Kelly McGee is a Rhodes College (Memphis) graduate and CPC journalism intern.

Is $288 Million the Right Price for Orange Unified High School Upgrades?

Given declining enrollment, Orange Unified School District’s $288 million bond measure may fund more school upgrades than students need.  There is also a risk that the taxpayer cost of debt service for the bond issue will exceed the district’s forecast rate of $29 per $100,000 of assessed valuation.

According to statistics from Ed Data, enrollment across the four OUSD high schools fell from 9,311 in the 2010-2011 school year to 8,936 in 2014-2015, the latest school year for which figures are available. The district projects continued enrollment declines through 2018-2019, but does not provide a breakout by school. Total OUSD enrollment – excluding charters – fell from 27,344 in 2014-2015 to 26,685 in 2015-2016, and is expected to reach 26,135 in 2018-2019.

Using the current enrollment of 8,936 students, proposed renovations to the four high schools would cost over $32,000 per pupil (excluding interest). By contrast, Orange Lutheran High School completed its own upgrade in 2014 at a cost of less than $12,000 per pupil.

CAFETERIA PLANNING: The cafeteria at private Orange Lutheran, part of a recent $12,000 per pupil upgrade. In the same city, union-controlled Orange Unified wants to spend $32,000 per pupil to renovate four high schools.

CAFETERIA PLANNING: The student cafeteria at private Orange Lutheran High School, part of a recent $12,000 per pupil upgrade. In the same community, union-controlled Orange Unified wants to spend $32,000 per pupil (plus interest) to renovate four high schools.

Nationally, the median cost of building a new high school was $45 million in 2014 according to School Planning and Management (although the median high school housed 1,000 students, about half the number in OUSD schools).

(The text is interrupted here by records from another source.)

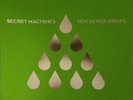 Secret Machines - Ten Silver Drops (Used LP)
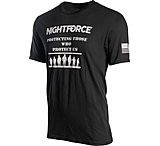 Image of NightForce Protecting Those T-Shirt - Mens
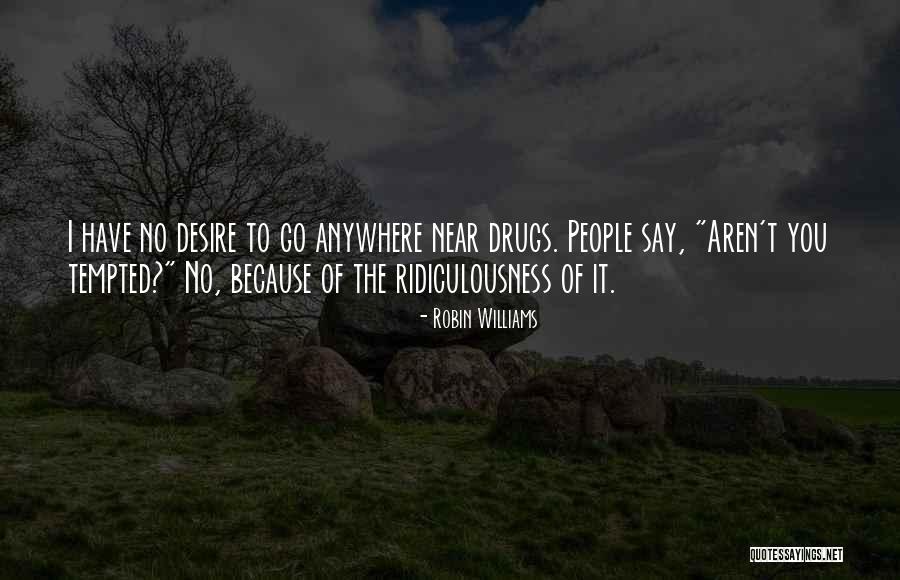 Qudsia Banu Quotes By Robin Williams Qudsia Banu Quotes By Robin Williams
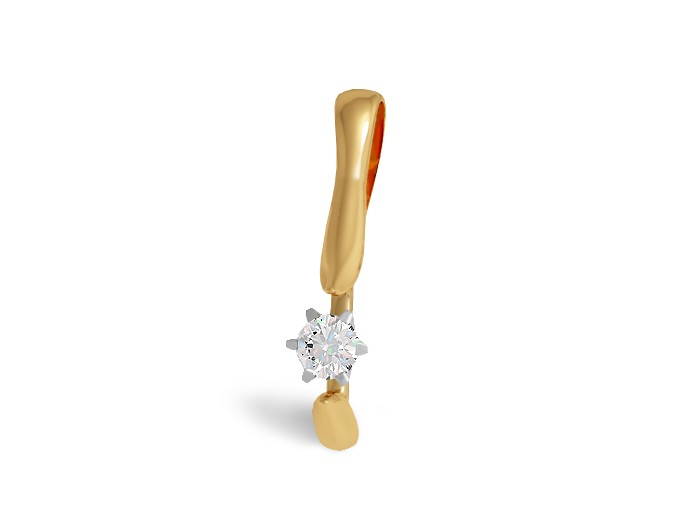 Изделие № 315-0001 купить в ювелирном интернет-магазине Orix Gold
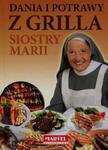 Dania i potrawy z grilla Siostry Marii w sklepie internetowym Booknet.net.pl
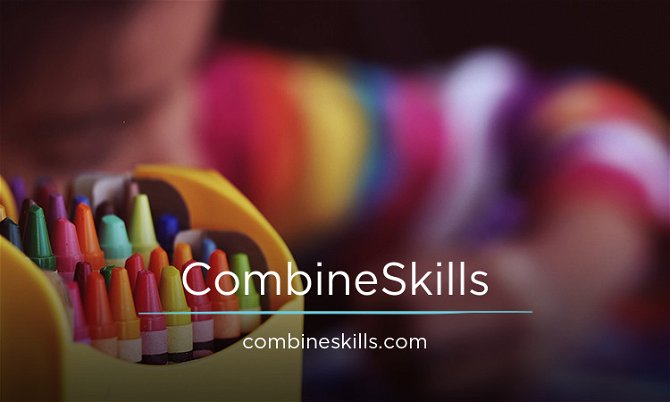 CombineSkills.com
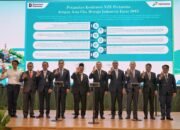 PGN Usung 3 Inisiatif Utama Gas Bumi Perkuat Komitmen NZE Pertamina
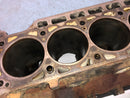 BMW M 535i E28 [1986] - Bloc-cylindres avec piston-3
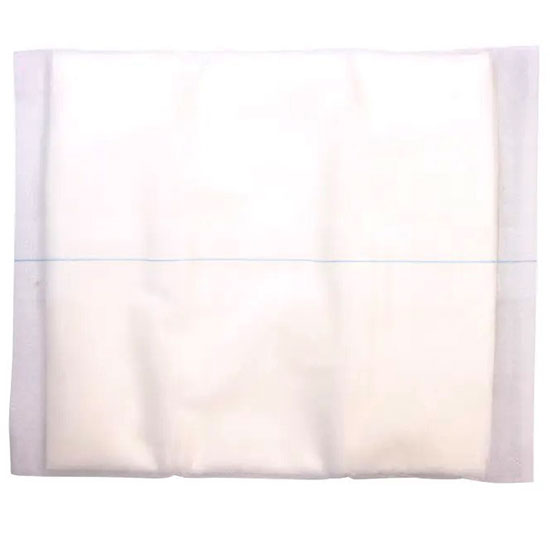 Dynarex Combine Pads  Sterile - 8" x 10" (360/Case)
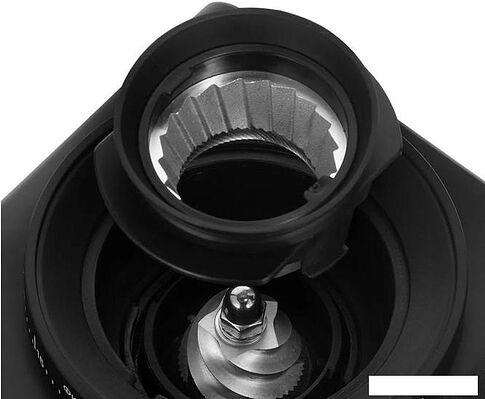 Электрическая кофемолка Kitfort KT-7205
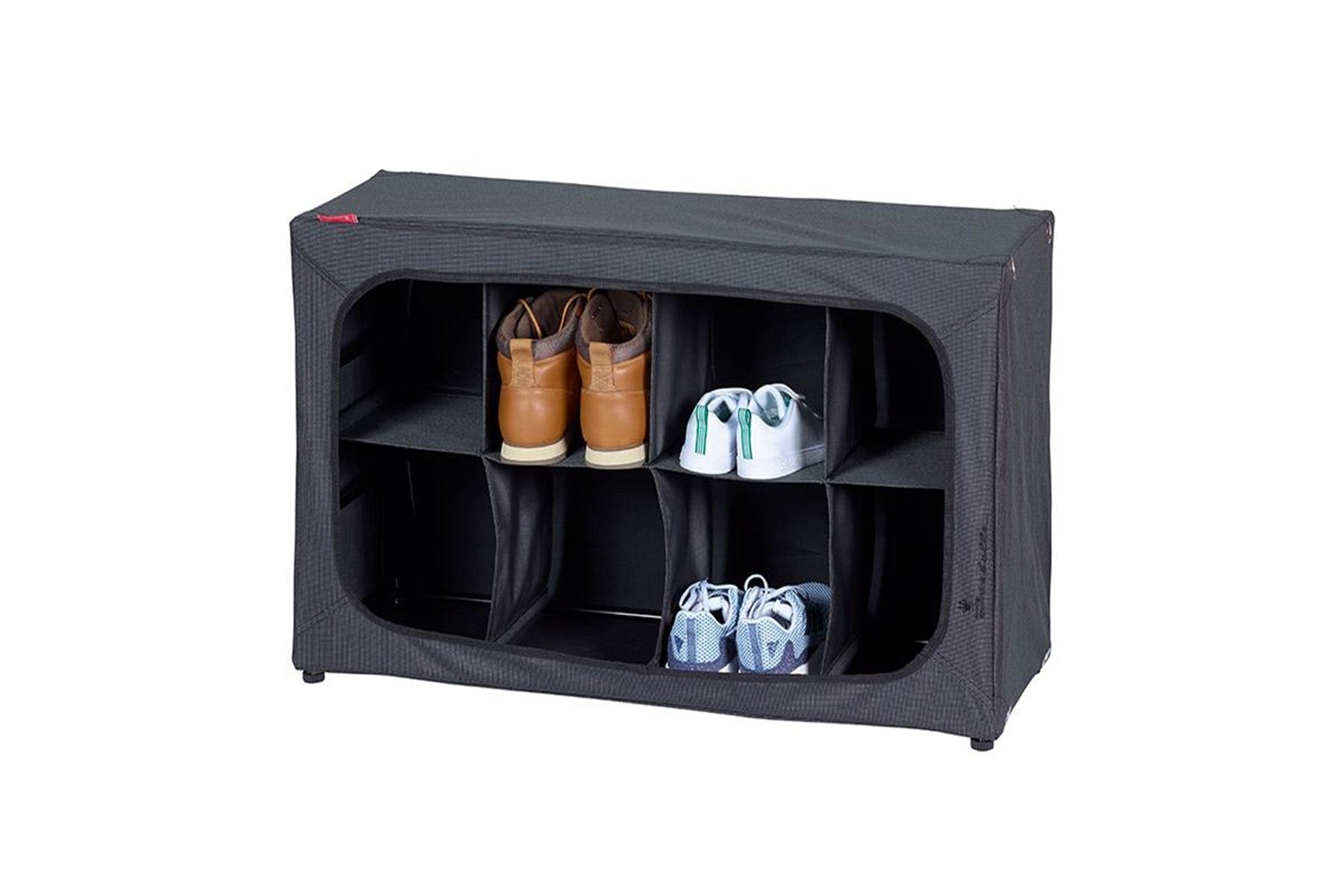 Isabella Isabella Schuh Organizer – Klein zusammenfaltbar Vorzelt-Zubehör - Vorzelteshop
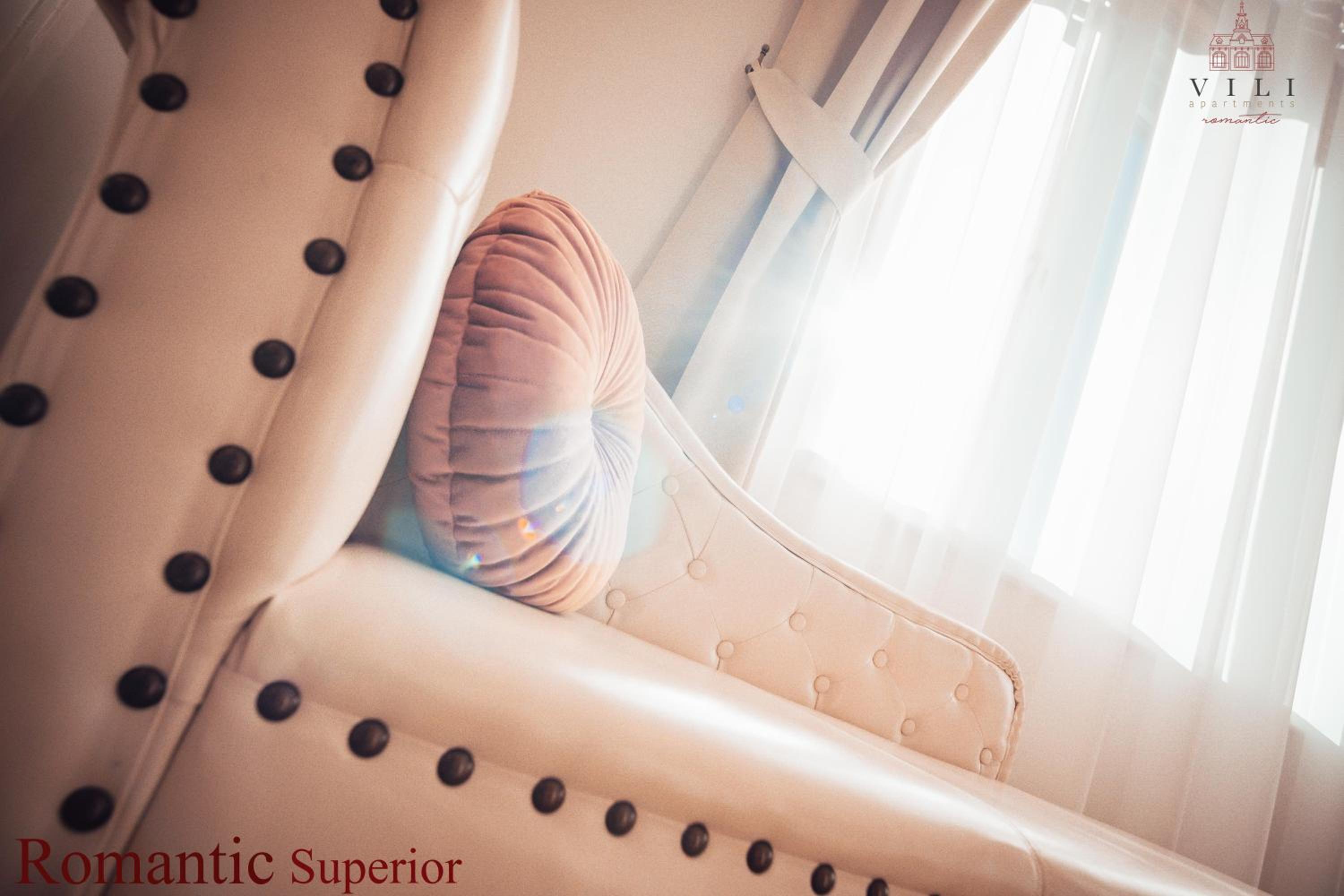 Superior Apartment - Photo 16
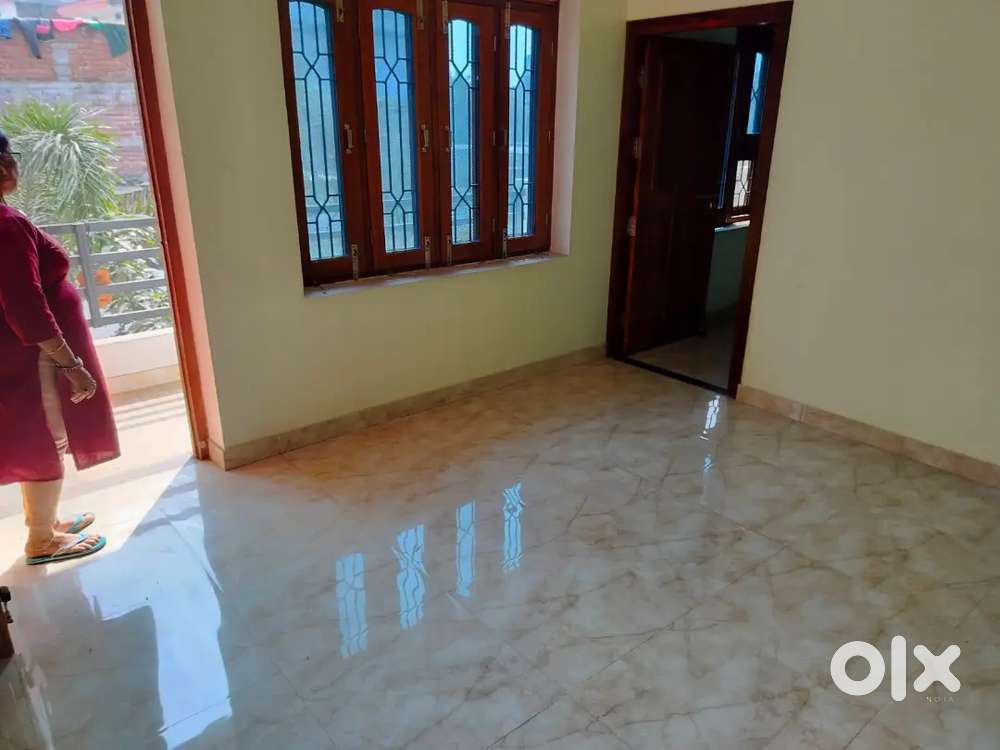 3 BHK HOUSE WITH BALCONY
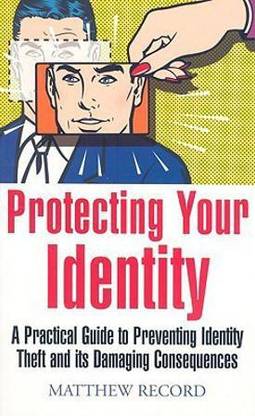 Protecting Your Identity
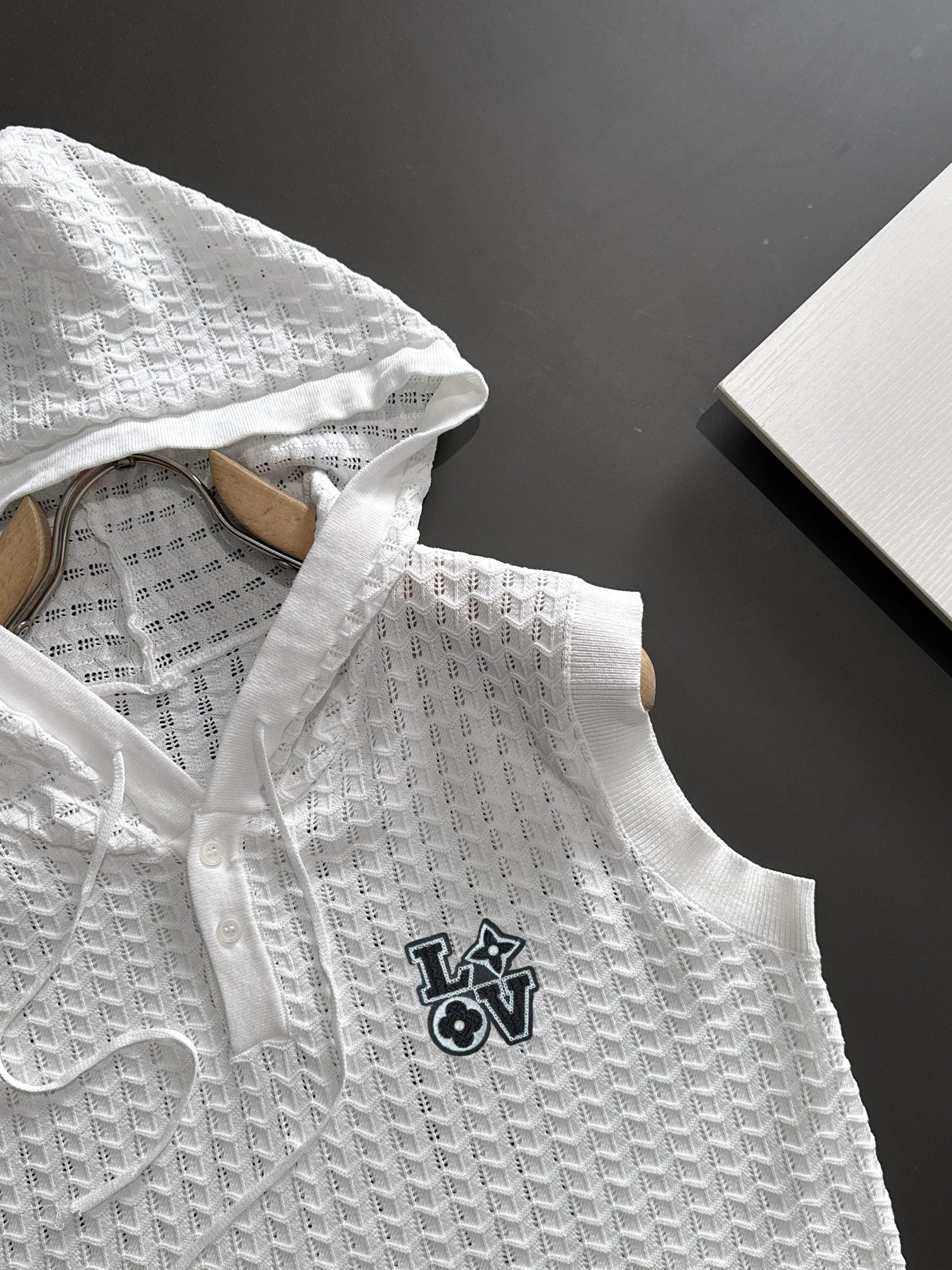 LuxluxHouse Best Quality Clothes Tank Louis Vuitton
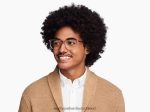 Warby Parker T4FT0T520 Brille Rosenwasser durand – Bild 3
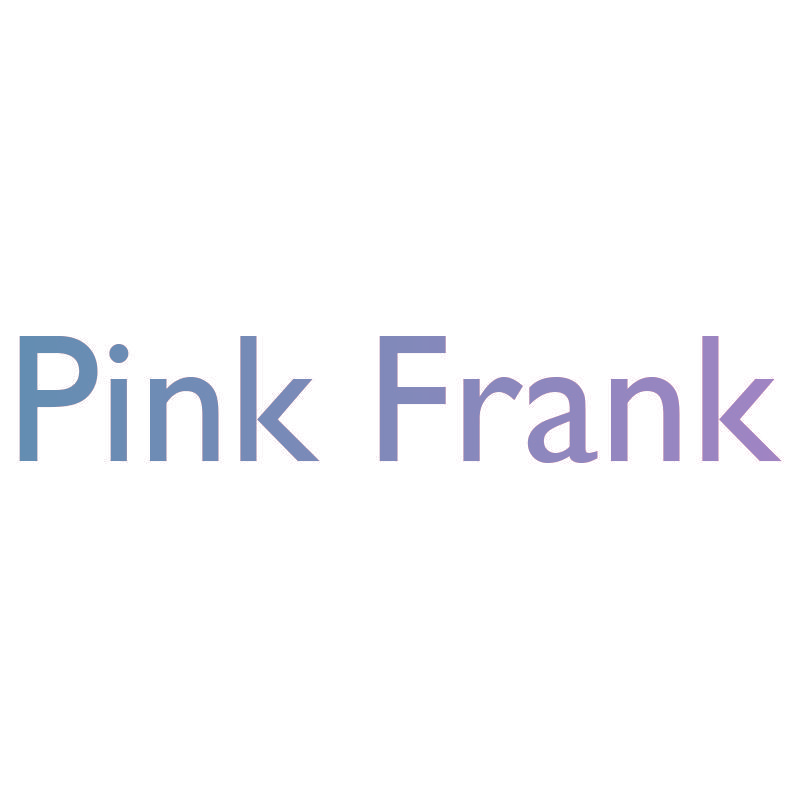 PINK FRANK
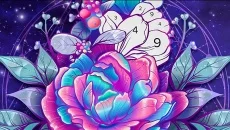 Colorscapes - Coloring Games - 一款桌面 / 团体游戏类型的游戏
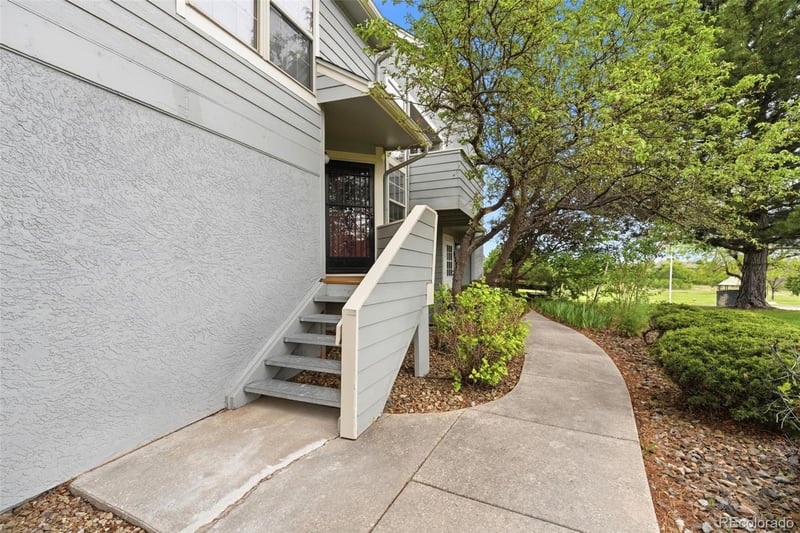 932 Tampico Ct, Colorado Springs, CO 80910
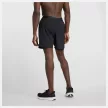 New Balance 7 inch AC Lined 2in1 Short férfi futó rövidnadrág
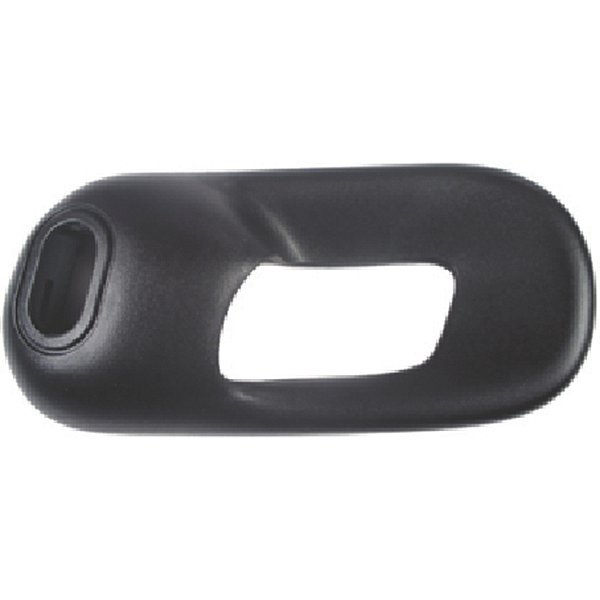 Par Moldura Maçaneta Interna Furo Tecla Vidro Corsa 99 A 02 [F103]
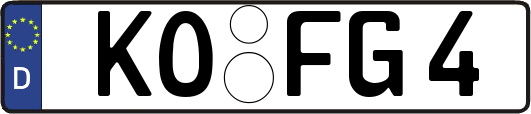 KO-FG4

This suggests that the cost of renovating OUSD’s four high schools, at an average cost of $72 million each, may not represent a savings over building new facilities.

Further, the district may spend more than $288 million on the renovations if it is able to obtain Proposition 51 matching funds.  If Prop 51 passes in November ,the state’s Office of School Construction will have $9 billion in state general bond proceeds that can be allocated to school districts renovating and building schools.

With a shrinking student population and the potential availability of state matching funds, it appears that the district could borrow much less than $288 million to ensure that high school students have an appropriate learning environment. This raises the question of how the board decided to ask for $288 million in borrowing authority.

The district hired an opinion research firm to poll voters on a possible bond measure. In one survey, the research firm asked voters whether they would approve bond measures at four different tax levels – $25, $29, $34 and $39 per $100,000 of assessed valuation. They found than less than 55% of the electorate would support a bond measure that added $34 or $39 of taxes per $100,000 of assessed value, but that 59% favored a $29 measure and 62% supported a $25 measure. Thus, it would appear that the bond measure was sized on the basis of voter appetite – not on an objective assessment of actual renovation needs and costs.

On October 4, the district’s financial advisor presented a financing plan consistent with the proposed $29 tax increase per $100,000 of assessed value. The plan assumes that $79 million of bonds would be sold shortly after the election and the remaining $209 million would be sold in 2021. Projected debt service rises from $9.5 million in 2017 to $28.8 million in 2046 – representing a 4% annual rate of increase. For the tax rate to stay at $29 per $100,000, assessed valuations will have to also rise by 4% annually. According to the financial advisor’s data, OUSD has experienced annual assessed value increases of 4.26% over the past 15 years. If this trend continues, the tax rate for the new bonds would actually decline slightly – as the tax base expands slightly faster than the debt service costs. If, however, the valuation increase does not materialize, perhaps because of depressed economic conditions or an earthquake, the tax rate would have to increase.